Authors: Teri Wilson
She’d expected to have to explain what exactly the NNC was and the types of monetary aid they provided for ecological programs that qualified, but it appeared Mr. Hale had already done his homework.
Good
, she told herself.
Maybe this means he understands how important this is. He gets it.
“Not yet.” She cleared her throat. “These things take time. I’m still putting together the necessary paperwork. But applying for certification is my immediate goal, because once we have NNC approval, we can provide care for animals on the endangered list.”
He crossed his arms.
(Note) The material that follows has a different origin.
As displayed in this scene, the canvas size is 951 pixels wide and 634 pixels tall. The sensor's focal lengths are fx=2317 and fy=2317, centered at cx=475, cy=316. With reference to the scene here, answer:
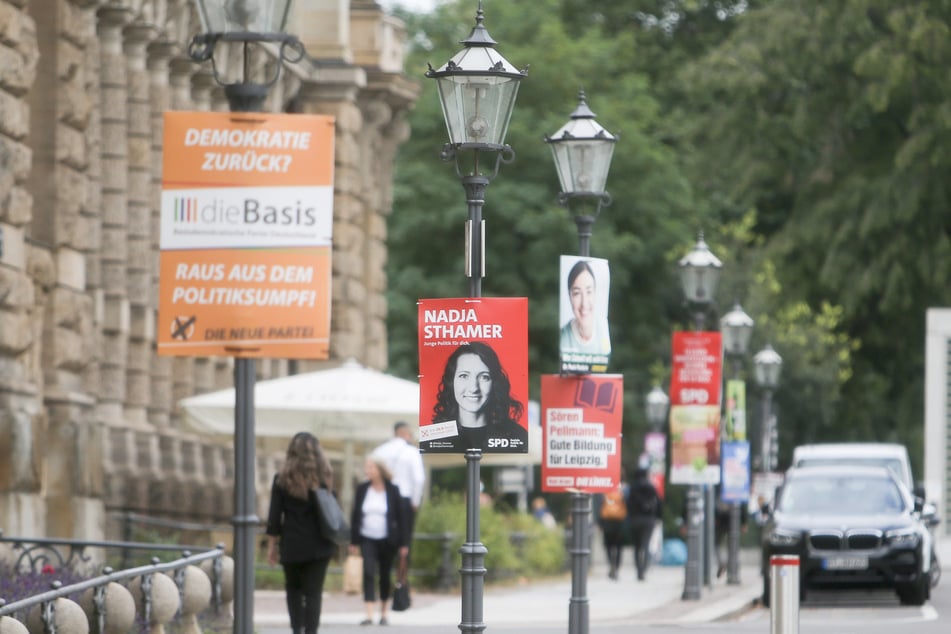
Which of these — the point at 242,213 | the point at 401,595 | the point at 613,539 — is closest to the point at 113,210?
the point at 401,595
She’d just confessed her dearest wish, and he didn’t look the least bit impressed. “So you intend to bring more species into the area.”
“I hope so.”
He glanced out a frost-covered window toward the enclosures. “Will these additional animals be dangerous predators, as well?”
Dangerous predators?
Maybe he didn’t get it, after all.
“While wolves are indeed predators, I wouldn’t be so quick to call them dangerous. Particularly rescued wolves living in captivity.” Her hands were shaking. She forced a smile. “Unless you’re a bunny rabbit.”
“Or a child.” A muscle in his jaw twitched, and suddenly it seemed as though the most dangerous predator in Alaska was Ethan Hale himself.
How was this interview going so horribly wrong when he’d yet to set eyes on a single one of the animals?
Yes!
That was the answer. He simply needed to see the wolves for himself, then he would realize they weren’t the ravenous, bloodthirsty monsters that he was apparently imagining.
“Why don’t I give you a tour of the sanctuary? I think that will put to rest any worries you might have.” At least she hoped it would. At the rate things were going, she wasn’t quite sure.
He walked wordlessly out the door and into the snow. Piper took a deep breath and followed. The crisp morning air swirled with snowflakes as she led him down the path toward the wolf enclosures, their footsteps muffled by a blanket of pine needles. When she paused at the first metal gate and turned to look at Ethan Hale, snow had already begun to frost the tips of his dark eyelashes. He looked less angry out here, beneath the snow-covered blue boughs of the hemlock trees. As if he belonged here, in Alaska’s white, wild outdoors.
She wished he were less handsome. Disliking him would have been easier, and so far, he hadn’t given her much reason to like him.
She looked away and focused instead on the white wolf peering at them from behind the chipped gray bark of an aspen tree. “This is Tundra. She’s an Arctic wolf, and it looks as though she’s decided to play hard to get.”
He squinted into the wind. “I don’t see anything.”
“She’s behind the tree. Look for the pair of copper eyes blinking back at you.”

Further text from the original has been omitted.